Free falling over a massive waterfall may not be everyone’s idea of fun, but that is just what extreme kayaker, Tyler Bradt did.
It was too late to change his mind, as he sat on the lip of a 186 foot drop, for Tyler Bradt, the 22 year-old American from Montana and extreme kayaker.
In under four seconds he was celebrating the world record for kayak free-falls.
As Bradt plummeted he reached speeds of 100 mph over Palouse Falls in eastern Washington.
Disappearing under the water at the base of the torrent, he emerged six seconds later, still in his fibre glass kayak, with a broken paddle and a sprained wrist.
The previous record was set only weeks before, by Pedro Olivia, who plunged 127 feet over the Salto Bello falls in Brazil.
Bradt said “There was a stillness, followed by an acceleration, speed and impact unlike anything I’ve ever felt before. I wasn’t sure if I was hurt or not. My body was just in shock”.
He had prepared for the world record by dropping over 80 foot waterfalls in Oregon. His previous best record was 107 feet down Alexandra Falls, in Canada’s Northwest Territories.
Bradt had visited Palouse Falls on numerous occasions, so as to ascertain if it was humanly possible to survive the descent. “There’s a smooth green tongue of water that carries about a third of the way down the falls. That was my route.”
A resuce team waited for Bradt at the base of the falls.
Bradt said he wanted to attempt the plunge over the falls, not to set a world record, but to show what humans are capable of achieving.”I wanted to do it because I guess I can.
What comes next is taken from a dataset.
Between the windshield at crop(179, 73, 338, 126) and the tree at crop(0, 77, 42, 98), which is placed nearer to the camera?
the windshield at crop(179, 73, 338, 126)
It was a calculated risk, no doubt dangerous, but also one of the most amazing days of my life.”
As a final piece of advice Bradt said, “The only limits that exist are the ones you create, no matter what you are doing.”
A little over a decade ago, a 50 or 60 foot waterfall was thought to be the biggest drop a kayaker could survive.
Bradt is currently searching out waterfalls in Norway and Iceland. So far no one has died kayaking massive waterfalls, though deaths have and near-drownings have been recorded on smaller falls. The most common injury for extreme kayakers, is a broken nose.